• [GOAL OF THE EXERCISE]: Look through the material below and show every line with the word "burst".

• [EXTRACTED DATA]:
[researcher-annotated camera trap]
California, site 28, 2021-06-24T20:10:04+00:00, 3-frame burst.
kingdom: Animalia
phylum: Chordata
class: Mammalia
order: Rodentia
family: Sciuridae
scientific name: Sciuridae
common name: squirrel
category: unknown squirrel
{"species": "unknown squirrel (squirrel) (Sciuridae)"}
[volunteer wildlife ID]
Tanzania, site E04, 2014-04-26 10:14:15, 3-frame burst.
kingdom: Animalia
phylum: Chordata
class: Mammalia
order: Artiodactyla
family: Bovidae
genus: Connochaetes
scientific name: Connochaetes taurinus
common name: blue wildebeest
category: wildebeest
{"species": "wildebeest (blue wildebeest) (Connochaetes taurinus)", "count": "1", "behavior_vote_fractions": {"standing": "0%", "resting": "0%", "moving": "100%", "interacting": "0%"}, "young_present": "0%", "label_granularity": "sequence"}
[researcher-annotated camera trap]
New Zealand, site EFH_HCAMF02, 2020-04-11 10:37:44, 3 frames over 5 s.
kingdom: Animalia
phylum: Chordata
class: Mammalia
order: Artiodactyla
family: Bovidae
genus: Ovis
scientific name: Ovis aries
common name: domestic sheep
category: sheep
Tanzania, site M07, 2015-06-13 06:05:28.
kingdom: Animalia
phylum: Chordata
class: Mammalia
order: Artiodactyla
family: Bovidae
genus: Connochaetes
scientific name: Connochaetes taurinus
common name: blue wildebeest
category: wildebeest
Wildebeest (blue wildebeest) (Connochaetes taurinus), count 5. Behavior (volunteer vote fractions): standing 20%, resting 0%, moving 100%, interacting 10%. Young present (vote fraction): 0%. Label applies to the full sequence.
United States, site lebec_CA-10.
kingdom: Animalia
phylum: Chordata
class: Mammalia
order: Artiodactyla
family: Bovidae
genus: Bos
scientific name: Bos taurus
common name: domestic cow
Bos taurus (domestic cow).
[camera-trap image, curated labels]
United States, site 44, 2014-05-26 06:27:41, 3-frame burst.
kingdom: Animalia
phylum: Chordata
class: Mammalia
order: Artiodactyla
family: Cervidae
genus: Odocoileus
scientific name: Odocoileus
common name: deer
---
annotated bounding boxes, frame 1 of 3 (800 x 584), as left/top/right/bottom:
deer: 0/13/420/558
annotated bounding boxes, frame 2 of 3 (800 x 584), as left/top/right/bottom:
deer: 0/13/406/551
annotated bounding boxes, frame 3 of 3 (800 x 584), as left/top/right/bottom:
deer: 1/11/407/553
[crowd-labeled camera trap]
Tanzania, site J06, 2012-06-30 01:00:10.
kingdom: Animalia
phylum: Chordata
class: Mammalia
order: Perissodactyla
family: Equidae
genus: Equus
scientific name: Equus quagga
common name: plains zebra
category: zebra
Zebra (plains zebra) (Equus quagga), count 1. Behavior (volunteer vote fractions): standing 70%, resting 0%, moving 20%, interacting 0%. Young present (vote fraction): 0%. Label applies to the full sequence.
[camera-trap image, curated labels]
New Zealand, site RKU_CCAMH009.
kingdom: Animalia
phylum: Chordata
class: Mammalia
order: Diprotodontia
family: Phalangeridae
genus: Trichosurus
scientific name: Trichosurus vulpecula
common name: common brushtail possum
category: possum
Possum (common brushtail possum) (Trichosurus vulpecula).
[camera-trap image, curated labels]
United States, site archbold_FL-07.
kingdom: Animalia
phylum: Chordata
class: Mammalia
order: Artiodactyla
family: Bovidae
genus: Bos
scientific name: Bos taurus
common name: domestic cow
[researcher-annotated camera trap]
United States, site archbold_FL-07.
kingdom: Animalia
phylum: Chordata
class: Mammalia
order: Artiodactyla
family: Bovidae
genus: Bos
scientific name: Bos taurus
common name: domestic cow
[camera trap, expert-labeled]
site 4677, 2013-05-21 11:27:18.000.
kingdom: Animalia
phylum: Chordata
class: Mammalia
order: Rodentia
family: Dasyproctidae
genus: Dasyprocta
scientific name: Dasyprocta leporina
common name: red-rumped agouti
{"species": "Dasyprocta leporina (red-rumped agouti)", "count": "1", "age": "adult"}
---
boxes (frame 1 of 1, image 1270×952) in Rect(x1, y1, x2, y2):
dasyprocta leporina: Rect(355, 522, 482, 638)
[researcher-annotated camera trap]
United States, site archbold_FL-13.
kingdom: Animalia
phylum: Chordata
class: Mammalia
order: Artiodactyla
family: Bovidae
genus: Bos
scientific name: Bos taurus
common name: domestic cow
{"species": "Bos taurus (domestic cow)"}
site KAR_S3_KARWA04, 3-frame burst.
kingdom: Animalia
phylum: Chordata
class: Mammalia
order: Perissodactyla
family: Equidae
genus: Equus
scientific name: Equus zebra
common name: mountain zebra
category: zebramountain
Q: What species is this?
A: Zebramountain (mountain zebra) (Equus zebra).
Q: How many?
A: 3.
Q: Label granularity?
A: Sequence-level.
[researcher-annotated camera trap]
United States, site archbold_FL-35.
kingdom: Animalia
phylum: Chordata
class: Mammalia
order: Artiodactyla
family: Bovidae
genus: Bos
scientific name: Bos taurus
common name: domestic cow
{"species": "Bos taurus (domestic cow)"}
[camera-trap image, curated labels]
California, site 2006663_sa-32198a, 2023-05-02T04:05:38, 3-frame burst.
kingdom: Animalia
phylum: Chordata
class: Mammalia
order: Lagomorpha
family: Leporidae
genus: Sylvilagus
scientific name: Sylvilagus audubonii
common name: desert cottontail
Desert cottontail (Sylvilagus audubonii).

• [RESULT FOR THIS TASK]:
California, site 28, 2021-06-24T20:10:04+00:00, 3-frame burst.
Tanzania, site E04, 2014-04-26 10:14:15, 3-frame burst.
United States, site 44, 2014-05-26 06:27:41, 3-frame burst.
site KAR_S3_KARWA04, 3-frame burst.
California, site 2006663_sa-32198a, 2023-05-02T04:05:38, 3-frame burst.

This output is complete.